Overview of the Pyrex Language

This document informally describes the extensions to the Python language made by Pyrex. Some day there will be a reference manual covering everything in more detail.

Python functions vs. C functions

There are two kinds of function definition in Pyrex:

Python functions are defined using the def statement, as in Python. They take Python objects as parameters and return Python objects.

C functions are defined using the new cdef statement. They take either Python objects or C values as parameters, and can return either Python objects or C values.

Within a Pyrex module, Python functions and C functions can call each other freely, but only Python functions can be called from outside the module by interpreted Python code.
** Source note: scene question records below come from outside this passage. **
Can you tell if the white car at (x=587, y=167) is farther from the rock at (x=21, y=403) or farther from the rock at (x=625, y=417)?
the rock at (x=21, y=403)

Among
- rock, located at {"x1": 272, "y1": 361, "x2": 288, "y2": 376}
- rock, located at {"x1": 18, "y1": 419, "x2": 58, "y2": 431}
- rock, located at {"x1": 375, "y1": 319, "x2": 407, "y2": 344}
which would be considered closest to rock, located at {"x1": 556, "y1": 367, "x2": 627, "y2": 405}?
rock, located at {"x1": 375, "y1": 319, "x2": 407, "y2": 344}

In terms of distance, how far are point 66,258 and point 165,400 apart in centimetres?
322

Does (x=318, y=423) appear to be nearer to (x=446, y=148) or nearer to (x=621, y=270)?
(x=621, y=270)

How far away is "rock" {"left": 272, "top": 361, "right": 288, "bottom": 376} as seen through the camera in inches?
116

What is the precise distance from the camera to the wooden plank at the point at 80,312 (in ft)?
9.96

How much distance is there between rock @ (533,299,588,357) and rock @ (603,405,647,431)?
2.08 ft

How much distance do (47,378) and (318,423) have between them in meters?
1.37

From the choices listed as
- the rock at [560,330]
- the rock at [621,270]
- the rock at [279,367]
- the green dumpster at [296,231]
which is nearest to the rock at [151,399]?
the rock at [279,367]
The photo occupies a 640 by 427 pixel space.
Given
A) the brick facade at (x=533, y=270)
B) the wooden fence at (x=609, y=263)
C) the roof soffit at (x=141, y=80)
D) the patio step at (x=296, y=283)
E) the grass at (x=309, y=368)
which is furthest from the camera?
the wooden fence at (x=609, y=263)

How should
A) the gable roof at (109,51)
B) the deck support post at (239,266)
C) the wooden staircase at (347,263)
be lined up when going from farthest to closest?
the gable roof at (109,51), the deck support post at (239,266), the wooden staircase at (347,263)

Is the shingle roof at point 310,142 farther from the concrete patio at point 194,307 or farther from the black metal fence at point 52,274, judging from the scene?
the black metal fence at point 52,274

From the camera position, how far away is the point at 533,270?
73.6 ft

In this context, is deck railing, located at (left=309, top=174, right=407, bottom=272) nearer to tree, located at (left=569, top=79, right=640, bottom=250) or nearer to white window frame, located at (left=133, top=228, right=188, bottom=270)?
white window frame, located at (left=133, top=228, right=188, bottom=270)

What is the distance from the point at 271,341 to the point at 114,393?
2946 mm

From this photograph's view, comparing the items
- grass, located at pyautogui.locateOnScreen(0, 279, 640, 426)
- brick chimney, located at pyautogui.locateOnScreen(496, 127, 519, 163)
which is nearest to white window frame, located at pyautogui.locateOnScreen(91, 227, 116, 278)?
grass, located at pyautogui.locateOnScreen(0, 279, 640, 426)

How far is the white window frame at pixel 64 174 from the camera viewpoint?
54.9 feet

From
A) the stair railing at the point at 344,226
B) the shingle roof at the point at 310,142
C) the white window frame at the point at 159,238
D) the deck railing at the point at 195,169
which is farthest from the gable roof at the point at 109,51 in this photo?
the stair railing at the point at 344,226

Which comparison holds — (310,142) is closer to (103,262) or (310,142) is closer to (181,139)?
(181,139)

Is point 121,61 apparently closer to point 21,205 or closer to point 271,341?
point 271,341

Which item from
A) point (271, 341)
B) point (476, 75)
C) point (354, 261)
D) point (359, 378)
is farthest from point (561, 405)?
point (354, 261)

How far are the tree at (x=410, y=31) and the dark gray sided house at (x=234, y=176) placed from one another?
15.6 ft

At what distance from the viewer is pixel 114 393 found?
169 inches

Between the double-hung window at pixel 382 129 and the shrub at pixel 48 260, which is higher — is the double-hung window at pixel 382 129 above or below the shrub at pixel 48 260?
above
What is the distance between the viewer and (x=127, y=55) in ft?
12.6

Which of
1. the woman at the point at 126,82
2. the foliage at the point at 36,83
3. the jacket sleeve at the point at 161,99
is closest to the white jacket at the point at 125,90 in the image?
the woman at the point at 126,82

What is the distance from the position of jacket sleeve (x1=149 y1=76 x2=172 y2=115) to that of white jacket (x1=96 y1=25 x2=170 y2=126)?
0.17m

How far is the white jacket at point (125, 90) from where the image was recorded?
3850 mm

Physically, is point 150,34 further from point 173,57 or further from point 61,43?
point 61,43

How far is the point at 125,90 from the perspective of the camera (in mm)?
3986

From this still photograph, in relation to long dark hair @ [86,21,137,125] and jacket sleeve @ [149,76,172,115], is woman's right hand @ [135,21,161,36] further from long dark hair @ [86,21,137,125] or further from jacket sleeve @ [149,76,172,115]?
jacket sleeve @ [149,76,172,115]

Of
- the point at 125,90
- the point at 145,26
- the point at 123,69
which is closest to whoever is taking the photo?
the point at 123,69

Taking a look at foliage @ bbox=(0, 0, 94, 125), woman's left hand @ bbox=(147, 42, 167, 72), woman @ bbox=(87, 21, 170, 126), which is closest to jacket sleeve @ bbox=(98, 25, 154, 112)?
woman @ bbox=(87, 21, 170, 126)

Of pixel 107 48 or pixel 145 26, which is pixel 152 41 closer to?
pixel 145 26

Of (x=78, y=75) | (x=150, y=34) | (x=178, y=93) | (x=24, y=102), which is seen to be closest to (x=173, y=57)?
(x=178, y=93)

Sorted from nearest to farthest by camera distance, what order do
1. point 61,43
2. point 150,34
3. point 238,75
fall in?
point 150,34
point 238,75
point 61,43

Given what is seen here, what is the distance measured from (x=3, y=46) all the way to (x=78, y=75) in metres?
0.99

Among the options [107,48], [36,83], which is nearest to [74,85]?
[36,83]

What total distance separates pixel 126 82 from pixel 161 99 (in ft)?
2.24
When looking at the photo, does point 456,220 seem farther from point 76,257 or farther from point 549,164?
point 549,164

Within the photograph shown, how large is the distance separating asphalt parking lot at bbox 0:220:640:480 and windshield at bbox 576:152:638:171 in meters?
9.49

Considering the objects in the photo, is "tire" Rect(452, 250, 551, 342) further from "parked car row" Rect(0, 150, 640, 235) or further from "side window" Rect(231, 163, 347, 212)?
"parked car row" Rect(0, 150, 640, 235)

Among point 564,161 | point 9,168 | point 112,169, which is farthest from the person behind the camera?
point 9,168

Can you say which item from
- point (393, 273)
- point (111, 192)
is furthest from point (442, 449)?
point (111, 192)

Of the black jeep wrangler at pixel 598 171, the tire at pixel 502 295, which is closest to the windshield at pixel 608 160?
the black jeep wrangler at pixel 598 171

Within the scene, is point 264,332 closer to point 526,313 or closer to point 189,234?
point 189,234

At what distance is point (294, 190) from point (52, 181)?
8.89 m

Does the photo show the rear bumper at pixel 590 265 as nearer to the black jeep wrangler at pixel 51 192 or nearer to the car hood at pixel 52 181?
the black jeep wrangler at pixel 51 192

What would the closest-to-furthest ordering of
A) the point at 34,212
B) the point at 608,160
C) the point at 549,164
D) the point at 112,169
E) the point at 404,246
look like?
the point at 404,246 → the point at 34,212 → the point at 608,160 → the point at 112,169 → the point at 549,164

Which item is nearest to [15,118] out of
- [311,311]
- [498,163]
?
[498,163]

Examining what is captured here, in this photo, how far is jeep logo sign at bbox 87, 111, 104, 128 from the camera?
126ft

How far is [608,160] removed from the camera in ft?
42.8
So, any functions that you want to "export" from your Pyrex module must be declared as Python functions.

Parameters of either type of function can be declared to have C data types, using normal C declaration syntax. For example,

def spam(int i, char *s):
    ...
cdef int eggs(unsigned long l, float f):
    ...
When a parameter of a Python function is declared to have a C data type, it is passed in as a Python object and automatically converted to a C value, if possible. Automatic conversion is currently only possible for numeric types and string types; attempting to use any other type for the parameter of a Python function will result in a compile-time error.

C functions, on the other hand, can have parameters of any type, since they're passed in directly using a normal C function call.

If no type is specified for a parameter or return value, it is assumed to be a Python object. (Note that this is different from the C convention, where it would default to int.) For example, the following defines a C function that takes two Python objects as parameters and returns a Python object:

cdef spamobjs(x, y):
    ...
Reference counting for these objects is performed automatically according to the standard Python/C API rules (i.e. borrowed references are taken as parameters and a new reference is returned).

The name object can also be used to explicitly declare something as a Python object. This can be useful if the name being declared would otherwise be taken as the name of a type, for example,

cdef ftang(object int):
    ...
declares a parameter called int which is a Python object.

C variable and type definitions

The cdef statement is also used to declare C variables, either local or module-level:
cdef int i, j, k
cdef float f, g[42], *h
and C struct, union or enum types:
cdef struct Grail:
    int age
    float volume
cdef union Food:
    char *spam
    float *eggs
cdef enum CheeseType:
    cheddar, edam, 
    camembert
cdef enum CheeseState:
    hard = 1
    soft = 2
    runny = 3
Note that the words struct, union and enum are used only when defining a type, not when referring to it. For example, to declare a variable pointing to a Grail you would write
cdef Grail *gp
and not
cdef struct Grail *gp # WRONG

External declarations

By default, C functions and variables declared at the module level are local to the module (i.e. they have the C static storage class). They can also be declared extern to specify that they are defined elsewhere, for example:
cdef extern int spam_counter
cdef extern void order_spam(int tons)
At some time in the future it is planned that Pyrex will be able to read C header files. In the meantime, to create interfaces to existing C code you will have to include extern definitions for all the outside C functions and variables that you use.

Scope rules

Pyrex determines whether a variable belongs to a local scope, the module scope, or the built-in scope completely statically. As with Python, assigning to a variable which is not otherwise declared implicitly declares it to be a Python variable residing in the scope where it is assigned. Unlike Python, however, a name which is referred to but not declared or assigned is assumed to reside in the builtin scope, not the module scope. Names added to the module dictionary at run time will not shadow such names.

Statements and expressions

Control structures and expressions follow Python syntax for the most part. When applied to Python objects, they have the same semantics as in Python (unless otherwise noted). Most of the Python operators can also be applied to C values, with the obvious semantics.

If Python objects and C values are mixed in an expression, conversions are performed automatically between Python objects and C numeric or string types.

Reference counts are maintained automatically for all Python objects, and all Python operations are automatically checked for errors, with appropriate action taken.

C operations which do not have direct Python equivalents are handled as follows:

  • There is no -> operator in Pyrex. Instead of p->x, use p.x

  •  
  • There is no * operator in Pyrex. Instead of *p, use p[0]

  •  
  • There will be an & operator [not implemented yet]

  •  
  • Type casts are written <type>value, for example:
  • cdef char *p, float *q
    p = <char*>q

    Limitations

    Pyrex is not quite a full superset of Python. The following restrictions apply:
  • Function definitions (whether using def or cdef) cannot be nested within other function definitions.

  •  
  • import * is not supported under any circumstances.

  •  
  • Generators are not supported.
  • There are also some temporary limitations which will be lifted soon:
  • Only def and cdef statements can appear at the top level of a module

  •  
  • In-place operators (+=, etc) are not yet supported

  •  
  • Default argument values, keyword arguments, * and ** arguments, and tuple unpacking in argument lists are not yet supported

  •  
  • List comprehensions are not yet supported

  •  
  • Definition of Python classes is not yet supported
  • There are probably also some other gaps which I can't think of at the moment.